====== Angezeigter Text
Was bitte war das für ein faslcher Beitrag @aKraus?

Es geht nich tum die Umwandlung eines Timestamps!


----------



## aKraus (15. November 2005)

Transporter hat gesagt.:
			
		

> Hallo,
> 
> in meiner DB habe ich den beispielweise den Wert 900.
> Diesen Wert will ich aber als Minuten und am besten auch noch
> ...


 
er schreibt, dass er es anzeigen lassen will und NICHT, dass er mit Sekunden, Minuten & Stunden in Variablen arbeiten will! Erst lesen


----------



## nero_85 (15. November 2005)

aber um die Funktion date(); anwenden zu können braucht man auch einen gültigen TIMESTAMP. Und da bringt einem 900 gar nichts


----------



## aKraus (15. November 2005)

Das ist ein gültiger Timestamp.
Ein Unixtimestamp ist nichts anderes als die Sekunden seit dem 1.1.1970. (Bitte korrigiert mich).
900 wäre dementsprechend der 1.1.1970 00:15:00. Da er nur die Uhrzeit angezeigt haben will, würde die date() Funktion seinen Zweck voll und ganz verfüllen.


----------



## BSA (15. November 2005)

Ich denke das er das anders haben will. Er zählt sicherlich die vergange Zeit in Sekunden und möchte diese Vergangene Zeit dann in Stunden Minuten etc. umwandeln. Ich denk nicht das er ein Datum haben möchte, oder?
============
====== Bereitgestellte Angaben
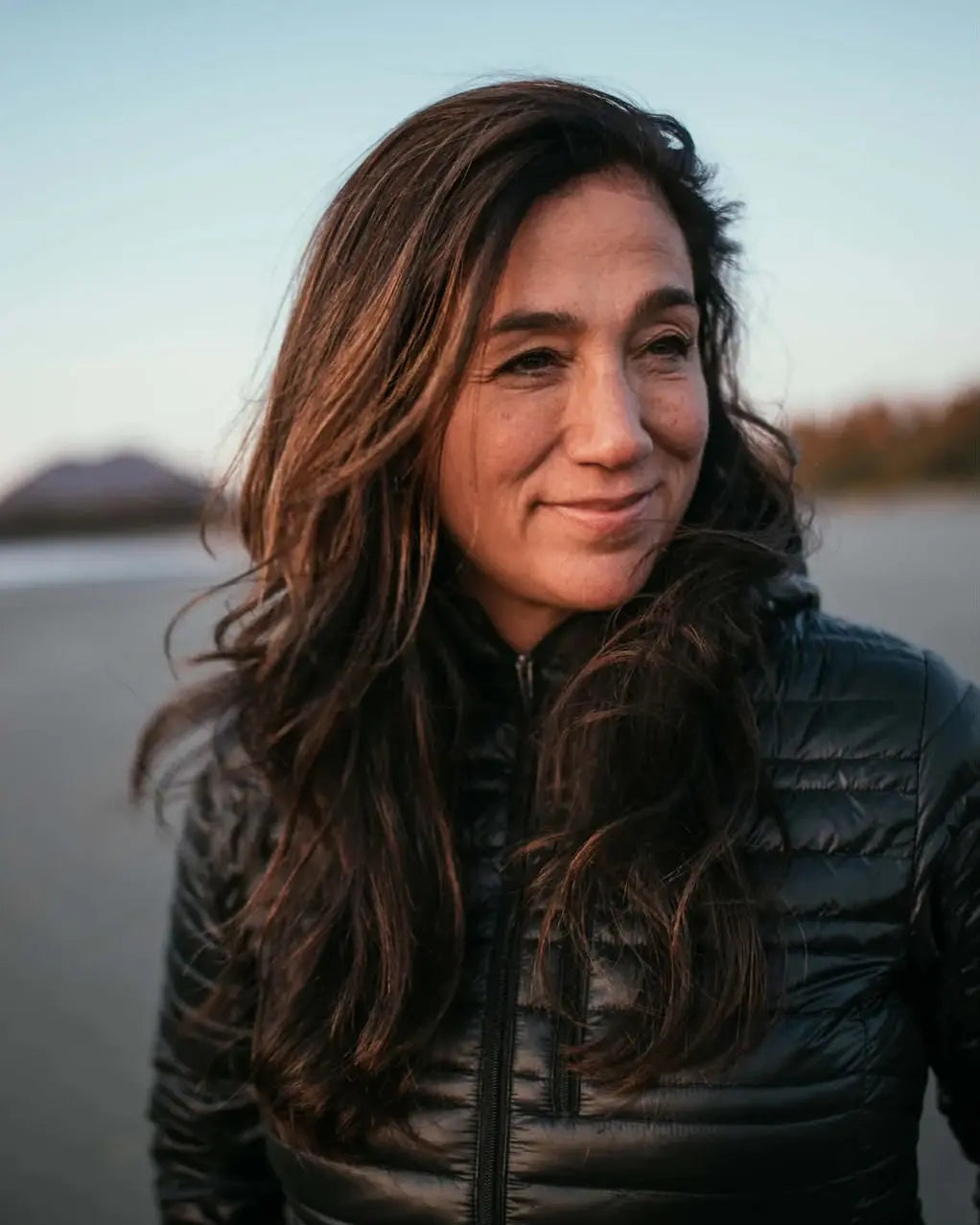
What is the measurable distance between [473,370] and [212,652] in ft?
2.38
============
====== Bereitgestellte Angaben
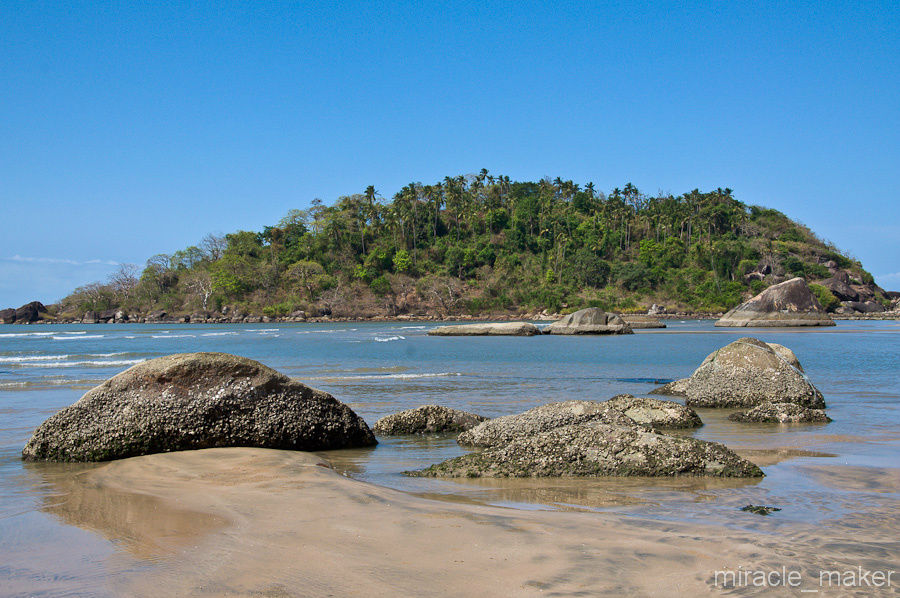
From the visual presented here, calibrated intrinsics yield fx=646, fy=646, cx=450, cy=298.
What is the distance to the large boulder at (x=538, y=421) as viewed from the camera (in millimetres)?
============
- Zu lösende Aufgabe
Kopiere aus der Forumsdiskussion über Timestamps wortgetreu die Stelle, die mit „## BSA (15.“ beginnt und sich bis einschließlich „haben möchte, oder?“ fortsetzt.

- Vollständige Antwort
## BSA (15. November 2005)

Ich denke das er das anders haben will. Er zählt sicherlich die vergange Zeit in Sekunden und möchte diese Vergangene Zeit dann in Stunden Minuten etc. umwandeln. Ich denk nicht das er ein Datum haben möchte, oder?